Jos Deuling, Monday, 16 April 2012
Planning to buy a second home in Spain? Spain has 7 nuclear power plants. Search in Google maps for Spanish nuclear power reactors within a radius of
50, 100, 150, 200 or 250 kilometers of a given location. Click on the marker for a pop-up with the name, address and Wikipedia url of the power
plant.
In 1983, a moratorium was adopted, that would actually mean the abandonment of nuclear power. Thereafter, however, several more nuclear plants were
completed. New plans were postponed and were finally discarded in 1994.
2004 saw a change of government in Spain. The Spanish Socialist Workers' Party PSOE replaced the conservative Popular Party.
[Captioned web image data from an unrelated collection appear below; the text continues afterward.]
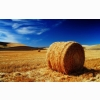 The Palouse Fields Wallpapers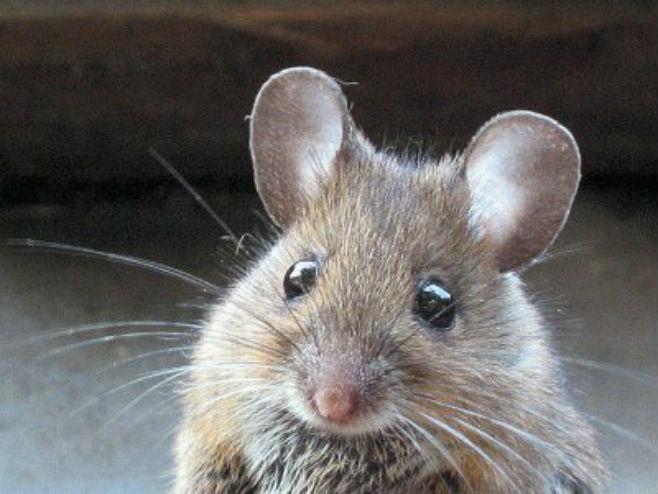 """""""Droge nema, pojeli je miševi"""""""
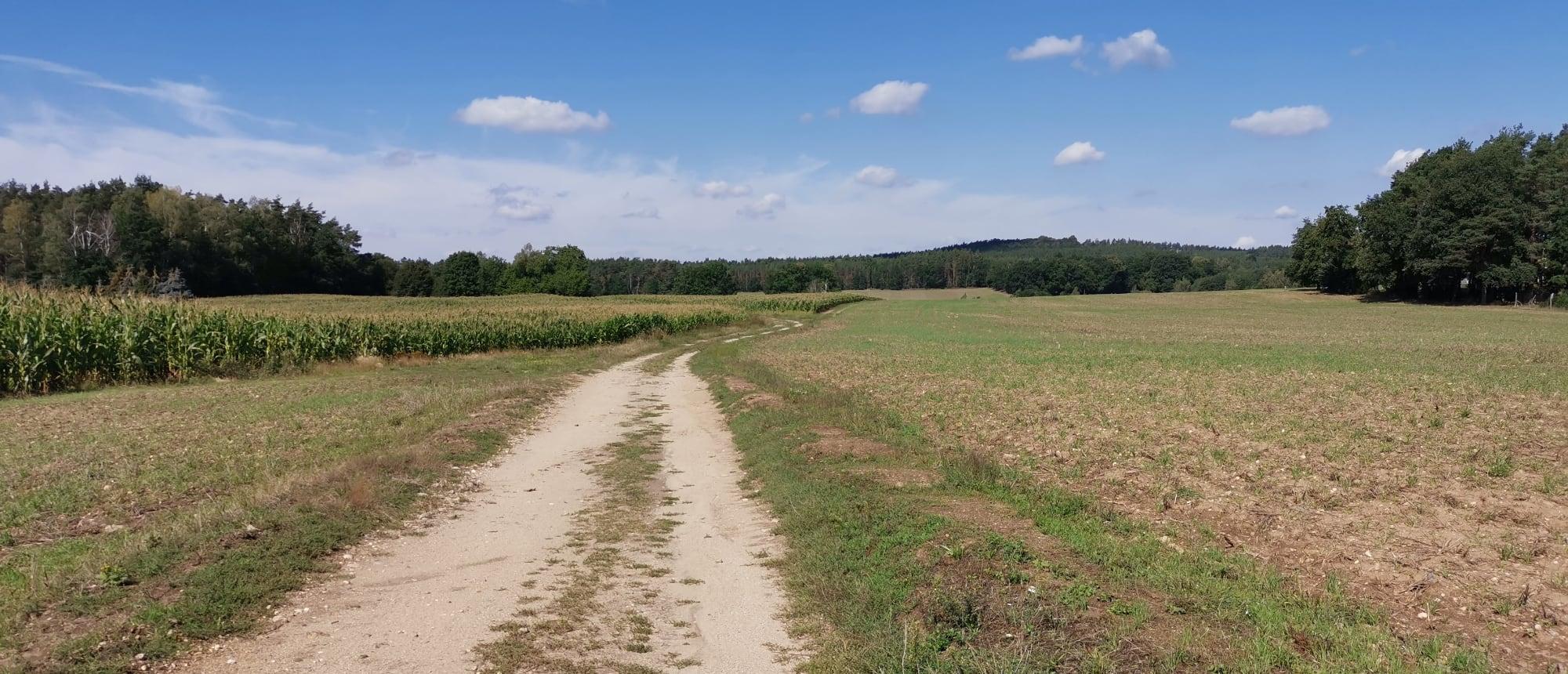 Ökumenischer Pilgerweg (Via Regia)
In 2006,
the new government decided to phase out nuclear power by 2024. The phasing out of nuclear energy should be gradual.
After the change of government in the parliamentary election of 2011, when the conservative People's Party PP reached the absolute majority of seats,
it was decided to set up a centralised storage facility for Spanish nuclear spent fuel and high-level radioactive waste in Villar de Cañas.
In February 2012, the Minister of Industry announced the extension of the duration of the nuclear power plant in Santa María de Garoña for five years
from 2013 to 2018.
Although there are laws that prohibit the further expansion of nuclear energy, the Spanish Government maintains that only through the expansion of
nuclear energy, they can meet the planned reductions in greenhouse gases.